La Grèce se dit prête à accepter l'essentiel des demandes de l'Europe

European Commission President Jean-Claude Juncker speaks during a media conference at EU headquarters in Brussels on Monday, June 29, 2015. European Commission President Jean-Claude Juncker says he felt a betrayed by Greek Prime Minister's Alexis Tsipras surprise call for referendum last weekend. (AP Photo/Virginia Mayo)
ASSOCIATED PRESS
European Commission President Jean-Claude Juncker speaks during a media conference at EU headquarters in Brussels on Monday, June 29, 2015. European Commission President Jean-Claude Juncker says he felt a betrayed by Greek Prime Minister's Alexis Tsipras surprise call for referendum last weekend. (AP Photo/Virginia Mayo)

D'après le quotidien anglais Financial Times, Alexis Tsipras est prêt à accepter la quasi totalité des conditions de ses créanciers pour décrocher un nouveau plan d'aide. Peter Spiegel, le chef de son bureau à Bruxelles, affirme avoir eu entre les mains la lettre que le premier ministre grec leur a adressé dans la nuit du 30 juin.

D'après l'AFP, une source européenne a confirmé que la Grèce se dit "prête à accepter" les réformes de ses créanciers, sous conditions. Le gouvernement grec a confirmé dans la foulée avoir envoyé aux créanciers, "une nouvelle proposition qui comprend une série d'amendements" à la leur, accompagnée d'une lettre du Premier ministre Alexis Tsipras adressée à l'UE, la BCE et le FMI.

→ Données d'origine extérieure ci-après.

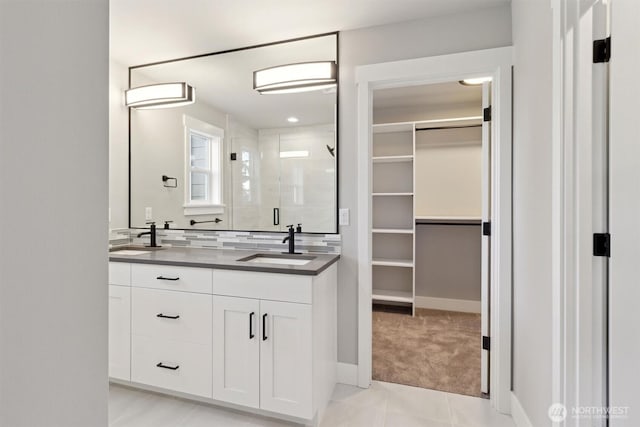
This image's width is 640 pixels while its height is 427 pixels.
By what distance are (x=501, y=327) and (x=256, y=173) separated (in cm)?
198

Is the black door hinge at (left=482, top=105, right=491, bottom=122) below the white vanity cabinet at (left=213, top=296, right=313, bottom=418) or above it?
above

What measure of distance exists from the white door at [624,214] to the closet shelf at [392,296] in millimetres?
2368

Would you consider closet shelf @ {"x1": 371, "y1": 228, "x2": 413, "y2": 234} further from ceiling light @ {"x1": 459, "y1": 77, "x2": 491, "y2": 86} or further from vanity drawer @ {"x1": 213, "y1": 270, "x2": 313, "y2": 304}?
vanity drawer @ {"x1": 213, "y1": 270, "x2": 313, "y2": 304}

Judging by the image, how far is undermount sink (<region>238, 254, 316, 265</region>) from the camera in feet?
6.94

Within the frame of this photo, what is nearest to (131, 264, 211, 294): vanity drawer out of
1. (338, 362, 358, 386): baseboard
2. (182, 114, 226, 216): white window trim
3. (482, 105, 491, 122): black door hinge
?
(182, 114, 226, 216): white window trim

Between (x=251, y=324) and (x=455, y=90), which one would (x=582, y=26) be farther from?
(x=455, y=90)

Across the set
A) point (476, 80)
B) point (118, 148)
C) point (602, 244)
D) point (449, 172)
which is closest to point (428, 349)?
point (602, 244)

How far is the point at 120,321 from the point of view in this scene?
6.65ft

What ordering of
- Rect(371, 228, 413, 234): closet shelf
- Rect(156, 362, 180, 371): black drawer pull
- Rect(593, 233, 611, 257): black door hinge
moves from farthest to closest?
Rect(371, 228, 413, 234): closet shelf → Rect(156, 362, 180, 371): black drawer pull → Rect(593, 233, 611, 257): black door hinge

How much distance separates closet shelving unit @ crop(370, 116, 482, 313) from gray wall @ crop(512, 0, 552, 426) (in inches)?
69.4

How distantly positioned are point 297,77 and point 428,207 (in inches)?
92.6

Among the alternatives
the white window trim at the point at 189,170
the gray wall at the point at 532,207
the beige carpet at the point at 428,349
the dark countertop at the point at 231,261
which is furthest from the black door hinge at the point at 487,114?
the white window trim at the point at 189,170

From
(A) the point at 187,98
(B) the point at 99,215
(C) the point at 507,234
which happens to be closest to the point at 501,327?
(C) the point at 507,234

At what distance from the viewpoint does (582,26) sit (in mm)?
1181
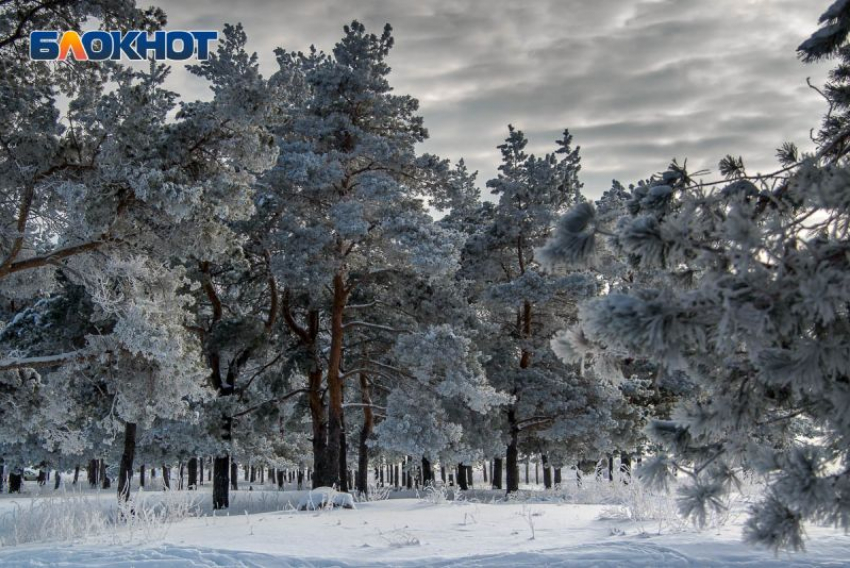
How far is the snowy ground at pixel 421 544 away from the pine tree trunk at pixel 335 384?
6914mm

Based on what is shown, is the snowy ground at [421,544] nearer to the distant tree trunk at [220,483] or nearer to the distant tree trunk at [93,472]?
the distant tree trunk at [220,483]

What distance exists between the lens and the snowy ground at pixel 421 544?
5.55 meters

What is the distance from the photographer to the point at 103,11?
9.15 m

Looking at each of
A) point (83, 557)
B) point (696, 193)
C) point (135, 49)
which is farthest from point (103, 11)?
point (696, 193)

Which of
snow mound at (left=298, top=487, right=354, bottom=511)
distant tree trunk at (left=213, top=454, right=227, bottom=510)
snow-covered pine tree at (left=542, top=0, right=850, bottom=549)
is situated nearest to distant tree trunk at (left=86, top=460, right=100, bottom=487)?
distant tree trunk at (left=213, top=454, right=227, bottom=510)

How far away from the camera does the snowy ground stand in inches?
219

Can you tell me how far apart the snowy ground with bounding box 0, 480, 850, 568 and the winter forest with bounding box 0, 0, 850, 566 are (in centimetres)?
9

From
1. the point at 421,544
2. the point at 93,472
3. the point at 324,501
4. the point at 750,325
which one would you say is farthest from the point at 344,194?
the point at 93,472

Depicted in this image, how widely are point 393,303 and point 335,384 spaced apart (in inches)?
105

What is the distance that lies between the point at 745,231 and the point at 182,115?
902 centimetres

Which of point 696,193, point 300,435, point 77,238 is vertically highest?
point 77,238

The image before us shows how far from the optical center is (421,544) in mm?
6707

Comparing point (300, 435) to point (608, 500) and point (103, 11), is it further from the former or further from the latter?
point (103, 11)

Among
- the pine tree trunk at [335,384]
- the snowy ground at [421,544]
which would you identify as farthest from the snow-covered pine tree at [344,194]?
the snowy ground at [421,544]
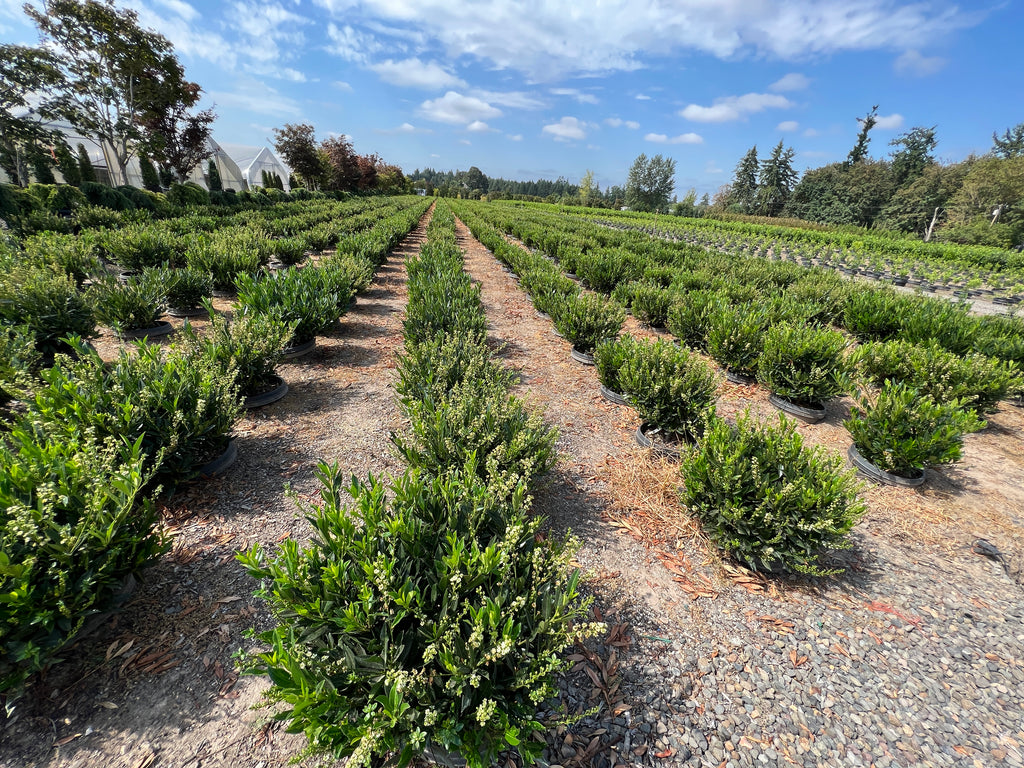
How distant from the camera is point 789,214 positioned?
6831cm

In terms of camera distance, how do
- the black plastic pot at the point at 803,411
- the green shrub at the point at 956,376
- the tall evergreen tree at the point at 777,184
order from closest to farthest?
1. the green shrub at the point at 956,376
2. the black plastic pot at the point at 803,411
3. the tall evergreen tree at the point at 777,184

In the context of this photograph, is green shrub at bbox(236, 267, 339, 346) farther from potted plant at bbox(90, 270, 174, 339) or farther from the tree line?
the tree line

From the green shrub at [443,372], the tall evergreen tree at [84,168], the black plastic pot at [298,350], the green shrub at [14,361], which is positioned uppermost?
the tall evergreen tree at [84,168]

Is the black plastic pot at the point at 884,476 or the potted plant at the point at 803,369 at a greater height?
the potted plant at the point at 803,369

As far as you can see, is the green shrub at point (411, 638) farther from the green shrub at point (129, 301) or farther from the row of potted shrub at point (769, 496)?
the green shrub at point (129, 301)

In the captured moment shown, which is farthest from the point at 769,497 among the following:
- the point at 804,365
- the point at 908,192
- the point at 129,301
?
the point at 908,192

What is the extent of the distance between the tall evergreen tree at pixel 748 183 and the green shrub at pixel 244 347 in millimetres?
93001

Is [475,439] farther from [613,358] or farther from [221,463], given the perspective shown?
[613,358]

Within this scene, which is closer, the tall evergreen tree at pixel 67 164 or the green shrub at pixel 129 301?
the green shrub at pixel 129 301

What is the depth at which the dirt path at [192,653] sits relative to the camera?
190 cm

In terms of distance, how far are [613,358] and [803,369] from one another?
2.82 m

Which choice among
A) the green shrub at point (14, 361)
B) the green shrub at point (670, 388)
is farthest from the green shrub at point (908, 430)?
the green shrub at point (14, 361)

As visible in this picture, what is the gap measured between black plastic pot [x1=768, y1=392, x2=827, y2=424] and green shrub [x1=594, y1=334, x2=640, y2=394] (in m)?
2.48

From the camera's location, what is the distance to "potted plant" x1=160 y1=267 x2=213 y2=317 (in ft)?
22.6
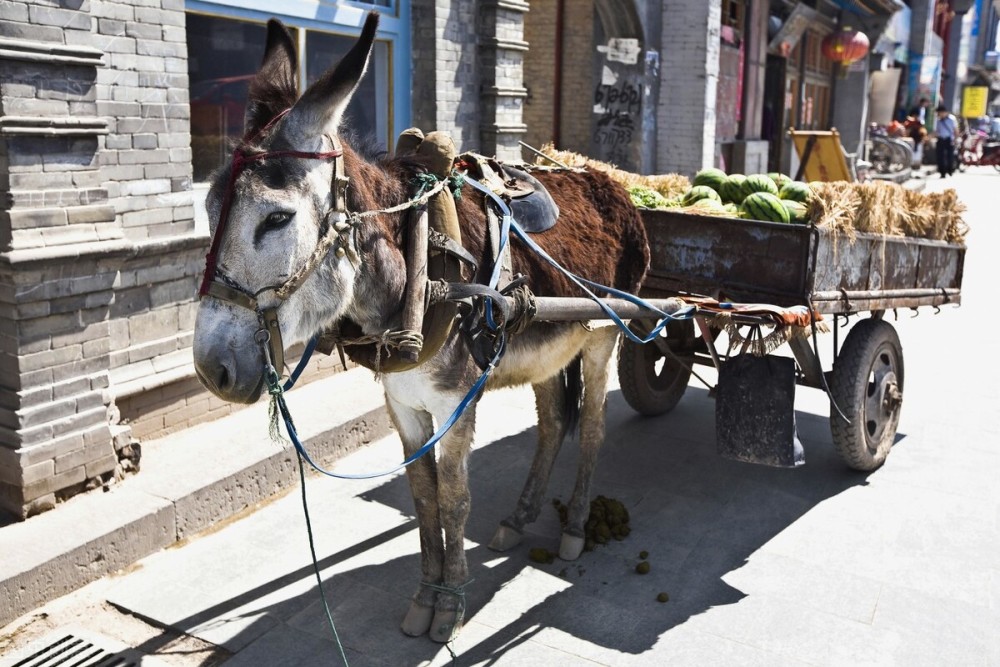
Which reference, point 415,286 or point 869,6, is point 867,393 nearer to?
point 415,286

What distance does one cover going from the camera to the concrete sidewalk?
4176mm

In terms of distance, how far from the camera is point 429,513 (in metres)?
4.04

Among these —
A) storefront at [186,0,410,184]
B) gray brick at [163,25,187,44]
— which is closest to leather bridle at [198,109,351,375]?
storefront at [186,0,410,184]

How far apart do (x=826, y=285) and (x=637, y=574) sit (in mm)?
1972

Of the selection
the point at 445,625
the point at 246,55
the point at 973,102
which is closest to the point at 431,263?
the point at 445,625

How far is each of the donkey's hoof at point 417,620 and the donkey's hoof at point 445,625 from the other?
0.16ft

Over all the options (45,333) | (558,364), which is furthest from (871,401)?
(45,333)

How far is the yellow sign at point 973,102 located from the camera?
153ft

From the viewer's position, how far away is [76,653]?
12.6 ft

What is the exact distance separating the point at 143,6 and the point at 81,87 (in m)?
0.96

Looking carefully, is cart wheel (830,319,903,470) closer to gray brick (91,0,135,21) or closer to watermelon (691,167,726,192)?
watermelon (691,167,726,192)

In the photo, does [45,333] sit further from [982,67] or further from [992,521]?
[982,67]

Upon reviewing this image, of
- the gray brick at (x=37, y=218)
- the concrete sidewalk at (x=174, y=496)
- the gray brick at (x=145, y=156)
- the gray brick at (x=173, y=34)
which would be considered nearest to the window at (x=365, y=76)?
the gray brick at (x=173, y=34)

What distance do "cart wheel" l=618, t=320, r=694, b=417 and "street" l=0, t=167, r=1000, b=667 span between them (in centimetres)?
33
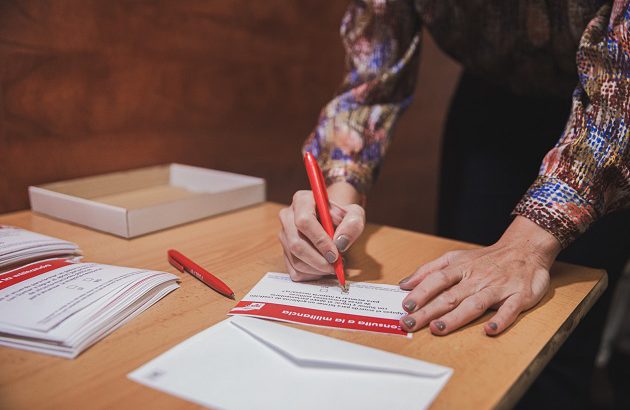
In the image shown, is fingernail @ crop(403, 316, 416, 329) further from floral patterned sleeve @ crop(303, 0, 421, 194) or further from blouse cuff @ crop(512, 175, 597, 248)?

Le 30 juin, la Grèce a demandé à conclure un accord sur deux ans permettant de couvrir ses besoins financiers, soit environ 30 milliards d'euros, tout en restructurant sa dette, a fait savoir le bureau du Premier ministre Alexis Tsipras. Au cours de l'Eurogroupe qui s'est tenu le même jour, elle a été jusqu'à laisser entendre qu'elle pourrait suspendre l'organisation du référendum du 5 juillet si les négociations reprenaient. L'Eurogroupe, le club des ministres des finances de la zone euro, a prévu une téléconférence ce 1er juillet à 17h30. Nulle doute que la lettre du premier ministre grec sera au coeur des discussion.

Mais attention à ne pas crier victoire trop vite, tant le dossier grec a déjà été riche en rebondissements, intox et contradictions. Le ministre des finances allemand Wokfgang Schäuble a aussitôt appelé la Grèce à "clarifier ses positions", ne voit "pas de base" pour des décisions sérieuses.